§ Directions for this task
Write out word for word everything from the line containing "At what distance from the observer" down through the final line of the records below.

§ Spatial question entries
-*-

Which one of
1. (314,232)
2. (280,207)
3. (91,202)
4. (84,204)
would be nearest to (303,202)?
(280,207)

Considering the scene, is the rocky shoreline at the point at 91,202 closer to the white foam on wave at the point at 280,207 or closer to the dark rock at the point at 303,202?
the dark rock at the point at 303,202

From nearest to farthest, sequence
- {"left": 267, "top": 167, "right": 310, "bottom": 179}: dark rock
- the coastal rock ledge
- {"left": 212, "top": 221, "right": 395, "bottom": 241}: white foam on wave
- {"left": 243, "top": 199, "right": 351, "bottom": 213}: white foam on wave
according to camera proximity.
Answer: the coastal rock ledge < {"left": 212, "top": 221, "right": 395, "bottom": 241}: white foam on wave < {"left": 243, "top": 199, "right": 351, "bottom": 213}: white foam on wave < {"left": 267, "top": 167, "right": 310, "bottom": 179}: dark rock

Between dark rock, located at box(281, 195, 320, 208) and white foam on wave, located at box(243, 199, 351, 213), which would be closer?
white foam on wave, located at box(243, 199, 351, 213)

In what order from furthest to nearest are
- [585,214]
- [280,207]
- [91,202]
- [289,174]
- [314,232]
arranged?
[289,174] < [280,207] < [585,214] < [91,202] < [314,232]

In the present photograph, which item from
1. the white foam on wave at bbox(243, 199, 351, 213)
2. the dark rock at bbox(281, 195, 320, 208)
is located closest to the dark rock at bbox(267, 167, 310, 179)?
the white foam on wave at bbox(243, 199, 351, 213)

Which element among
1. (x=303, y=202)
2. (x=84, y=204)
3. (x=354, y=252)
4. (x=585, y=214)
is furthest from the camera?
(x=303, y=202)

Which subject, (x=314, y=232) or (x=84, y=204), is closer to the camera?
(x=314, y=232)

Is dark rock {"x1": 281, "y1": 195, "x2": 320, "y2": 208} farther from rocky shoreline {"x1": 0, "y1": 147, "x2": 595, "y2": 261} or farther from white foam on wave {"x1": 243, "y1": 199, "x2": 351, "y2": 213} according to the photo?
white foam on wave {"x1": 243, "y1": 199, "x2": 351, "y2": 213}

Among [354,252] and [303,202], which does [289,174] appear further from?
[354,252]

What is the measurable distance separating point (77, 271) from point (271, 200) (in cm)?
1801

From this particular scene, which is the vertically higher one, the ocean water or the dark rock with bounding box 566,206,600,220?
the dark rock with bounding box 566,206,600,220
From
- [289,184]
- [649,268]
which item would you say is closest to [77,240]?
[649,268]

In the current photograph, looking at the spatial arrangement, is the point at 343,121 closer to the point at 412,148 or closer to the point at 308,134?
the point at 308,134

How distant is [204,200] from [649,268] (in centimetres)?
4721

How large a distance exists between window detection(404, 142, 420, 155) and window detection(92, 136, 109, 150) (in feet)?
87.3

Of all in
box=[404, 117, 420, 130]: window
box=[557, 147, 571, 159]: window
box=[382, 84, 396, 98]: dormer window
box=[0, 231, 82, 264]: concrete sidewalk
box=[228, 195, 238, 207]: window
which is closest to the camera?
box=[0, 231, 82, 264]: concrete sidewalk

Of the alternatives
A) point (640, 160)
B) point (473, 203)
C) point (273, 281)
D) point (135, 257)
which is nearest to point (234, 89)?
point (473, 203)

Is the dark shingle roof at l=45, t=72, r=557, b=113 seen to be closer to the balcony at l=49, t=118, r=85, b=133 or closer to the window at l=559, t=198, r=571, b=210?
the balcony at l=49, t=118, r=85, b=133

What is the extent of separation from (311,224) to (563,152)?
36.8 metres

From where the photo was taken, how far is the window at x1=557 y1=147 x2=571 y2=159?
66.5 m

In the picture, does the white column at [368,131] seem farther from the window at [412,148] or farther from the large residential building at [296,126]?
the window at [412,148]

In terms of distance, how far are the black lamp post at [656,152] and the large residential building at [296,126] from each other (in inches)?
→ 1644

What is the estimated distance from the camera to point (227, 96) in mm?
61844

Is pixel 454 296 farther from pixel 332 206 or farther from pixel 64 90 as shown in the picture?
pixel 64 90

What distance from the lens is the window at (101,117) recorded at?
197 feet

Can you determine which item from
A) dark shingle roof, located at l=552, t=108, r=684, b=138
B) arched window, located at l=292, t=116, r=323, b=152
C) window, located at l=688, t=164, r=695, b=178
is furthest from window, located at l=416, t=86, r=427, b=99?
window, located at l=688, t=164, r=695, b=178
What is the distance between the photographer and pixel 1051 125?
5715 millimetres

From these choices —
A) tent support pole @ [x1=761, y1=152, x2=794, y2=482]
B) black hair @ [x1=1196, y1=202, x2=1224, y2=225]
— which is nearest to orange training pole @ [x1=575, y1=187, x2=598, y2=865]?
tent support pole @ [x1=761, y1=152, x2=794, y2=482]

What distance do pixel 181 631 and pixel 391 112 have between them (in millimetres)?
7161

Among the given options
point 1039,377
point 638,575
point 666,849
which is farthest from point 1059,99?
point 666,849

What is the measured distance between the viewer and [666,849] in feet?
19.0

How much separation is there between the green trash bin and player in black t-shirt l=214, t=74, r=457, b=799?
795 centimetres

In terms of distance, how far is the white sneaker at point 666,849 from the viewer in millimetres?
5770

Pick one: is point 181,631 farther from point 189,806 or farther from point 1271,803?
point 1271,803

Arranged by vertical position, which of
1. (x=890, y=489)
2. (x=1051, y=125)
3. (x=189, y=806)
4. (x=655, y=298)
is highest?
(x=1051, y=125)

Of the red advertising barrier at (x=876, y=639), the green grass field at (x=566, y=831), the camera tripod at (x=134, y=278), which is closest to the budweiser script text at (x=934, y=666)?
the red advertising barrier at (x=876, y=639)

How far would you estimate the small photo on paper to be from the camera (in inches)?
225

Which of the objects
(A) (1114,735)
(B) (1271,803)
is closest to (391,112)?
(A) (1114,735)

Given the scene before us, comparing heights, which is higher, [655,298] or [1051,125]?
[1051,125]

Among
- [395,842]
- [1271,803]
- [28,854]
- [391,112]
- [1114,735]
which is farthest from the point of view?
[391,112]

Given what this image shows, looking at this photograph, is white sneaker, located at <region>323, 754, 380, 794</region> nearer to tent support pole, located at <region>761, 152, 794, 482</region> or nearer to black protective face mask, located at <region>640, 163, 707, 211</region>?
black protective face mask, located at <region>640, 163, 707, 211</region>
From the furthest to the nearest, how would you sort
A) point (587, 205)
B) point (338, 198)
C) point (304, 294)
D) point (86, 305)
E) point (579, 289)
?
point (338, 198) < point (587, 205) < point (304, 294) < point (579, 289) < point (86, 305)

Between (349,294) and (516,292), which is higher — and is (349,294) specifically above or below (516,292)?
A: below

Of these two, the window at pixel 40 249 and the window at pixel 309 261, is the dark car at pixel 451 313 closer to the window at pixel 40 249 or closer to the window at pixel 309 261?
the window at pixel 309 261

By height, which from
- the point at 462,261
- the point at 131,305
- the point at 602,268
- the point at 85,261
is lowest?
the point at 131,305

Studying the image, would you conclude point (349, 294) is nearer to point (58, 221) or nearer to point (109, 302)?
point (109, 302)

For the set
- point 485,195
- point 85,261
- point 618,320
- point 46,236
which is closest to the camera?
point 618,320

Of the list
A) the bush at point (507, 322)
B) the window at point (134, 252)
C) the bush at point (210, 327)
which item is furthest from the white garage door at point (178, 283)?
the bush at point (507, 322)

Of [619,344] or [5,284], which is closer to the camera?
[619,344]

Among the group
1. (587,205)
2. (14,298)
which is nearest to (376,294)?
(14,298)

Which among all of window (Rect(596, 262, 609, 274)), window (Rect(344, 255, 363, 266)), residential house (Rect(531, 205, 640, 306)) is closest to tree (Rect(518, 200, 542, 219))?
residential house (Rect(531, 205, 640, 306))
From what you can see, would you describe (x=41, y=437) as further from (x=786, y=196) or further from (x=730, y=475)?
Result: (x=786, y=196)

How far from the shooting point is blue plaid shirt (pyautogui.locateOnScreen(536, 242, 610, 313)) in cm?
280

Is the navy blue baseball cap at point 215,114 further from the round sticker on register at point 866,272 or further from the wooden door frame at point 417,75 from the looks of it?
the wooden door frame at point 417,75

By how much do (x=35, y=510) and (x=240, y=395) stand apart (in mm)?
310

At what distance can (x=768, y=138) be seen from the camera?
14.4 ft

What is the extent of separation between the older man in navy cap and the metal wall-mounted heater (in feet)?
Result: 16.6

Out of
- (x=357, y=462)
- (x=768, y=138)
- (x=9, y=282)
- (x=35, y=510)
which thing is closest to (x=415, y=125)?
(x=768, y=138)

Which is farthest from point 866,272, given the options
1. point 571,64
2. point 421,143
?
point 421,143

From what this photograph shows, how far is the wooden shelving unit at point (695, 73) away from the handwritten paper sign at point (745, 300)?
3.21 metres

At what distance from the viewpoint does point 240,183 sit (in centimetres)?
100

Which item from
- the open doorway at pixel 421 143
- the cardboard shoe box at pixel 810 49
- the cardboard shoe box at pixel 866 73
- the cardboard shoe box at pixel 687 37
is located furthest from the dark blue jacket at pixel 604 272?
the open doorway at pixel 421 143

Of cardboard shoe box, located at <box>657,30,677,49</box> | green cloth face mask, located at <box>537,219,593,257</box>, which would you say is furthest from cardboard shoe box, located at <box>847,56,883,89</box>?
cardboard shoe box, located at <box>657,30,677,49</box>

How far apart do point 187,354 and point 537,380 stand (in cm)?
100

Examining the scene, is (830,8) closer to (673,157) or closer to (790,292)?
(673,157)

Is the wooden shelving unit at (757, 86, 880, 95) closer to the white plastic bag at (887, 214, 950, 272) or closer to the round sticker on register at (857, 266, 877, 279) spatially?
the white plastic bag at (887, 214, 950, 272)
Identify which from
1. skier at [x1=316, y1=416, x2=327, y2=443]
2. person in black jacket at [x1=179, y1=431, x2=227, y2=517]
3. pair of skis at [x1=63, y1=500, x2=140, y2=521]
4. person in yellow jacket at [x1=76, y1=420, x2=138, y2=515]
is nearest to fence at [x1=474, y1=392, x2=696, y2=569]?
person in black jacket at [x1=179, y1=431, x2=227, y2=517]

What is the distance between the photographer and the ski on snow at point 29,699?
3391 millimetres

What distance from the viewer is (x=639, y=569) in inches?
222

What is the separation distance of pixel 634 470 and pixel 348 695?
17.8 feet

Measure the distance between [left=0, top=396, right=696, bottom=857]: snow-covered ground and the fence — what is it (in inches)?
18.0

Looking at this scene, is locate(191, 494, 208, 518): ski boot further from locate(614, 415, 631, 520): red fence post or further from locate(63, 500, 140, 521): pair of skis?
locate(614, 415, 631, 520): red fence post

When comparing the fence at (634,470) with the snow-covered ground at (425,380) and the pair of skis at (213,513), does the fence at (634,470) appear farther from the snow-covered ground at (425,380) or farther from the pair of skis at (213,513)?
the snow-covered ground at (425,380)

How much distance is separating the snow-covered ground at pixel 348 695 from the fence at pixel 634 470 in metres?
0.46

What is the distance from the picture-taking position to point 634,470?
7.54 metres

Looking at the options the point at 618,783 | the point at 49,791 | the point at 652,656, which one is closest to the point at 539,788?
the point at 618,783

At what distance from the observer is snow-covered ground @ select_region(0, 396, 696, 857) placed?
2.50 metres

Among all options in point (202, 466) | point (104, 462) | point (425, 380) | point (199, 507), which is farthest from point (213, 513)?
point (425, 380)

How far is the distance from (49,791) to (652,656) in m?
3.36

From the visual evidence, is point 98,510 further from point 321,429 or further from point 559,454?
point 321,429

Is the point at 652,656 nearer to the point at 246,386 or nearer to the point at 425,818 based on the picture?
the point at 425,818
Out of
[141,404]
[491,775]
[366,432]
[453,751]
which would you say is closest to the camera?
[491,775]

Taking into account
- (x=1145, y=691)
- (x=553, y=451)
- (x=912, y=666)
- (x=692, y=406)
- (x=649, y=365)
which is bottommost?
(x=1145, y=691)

-*-

§ Output for this task
At what distance from the observer is snow-covered ground @ select_region(0, 396, 696, 857) placed?
2.50 metres

Among all options in point (202, 466) | point (104, 462) | point (425, 380) | point (199, 507), which is farthest from point (213, 513)?
point (425, 380)

How far is the distance from (49,791) to (652,656) in m?
3.36

From the visual evidence, is point 98,510 further from point 321,429 or further from point 559,454?
point 321,429

Is the point at 652,656 nearer to the point at 246,386 or nearer to the point at 425,818 based on the picture?
the point at 425,818
Out of
[141,404]
[491,775]
[366,432]
[453,751]
which would you say is closest to the camera?
[491,775]

Taking into account
- (x=1145, y=691)
- (x=553, y=451)
- (x=912, y=666)
- (x=692, y=406)
- (x=649, y=365)
which is bottommost?
(x=1145, y=691)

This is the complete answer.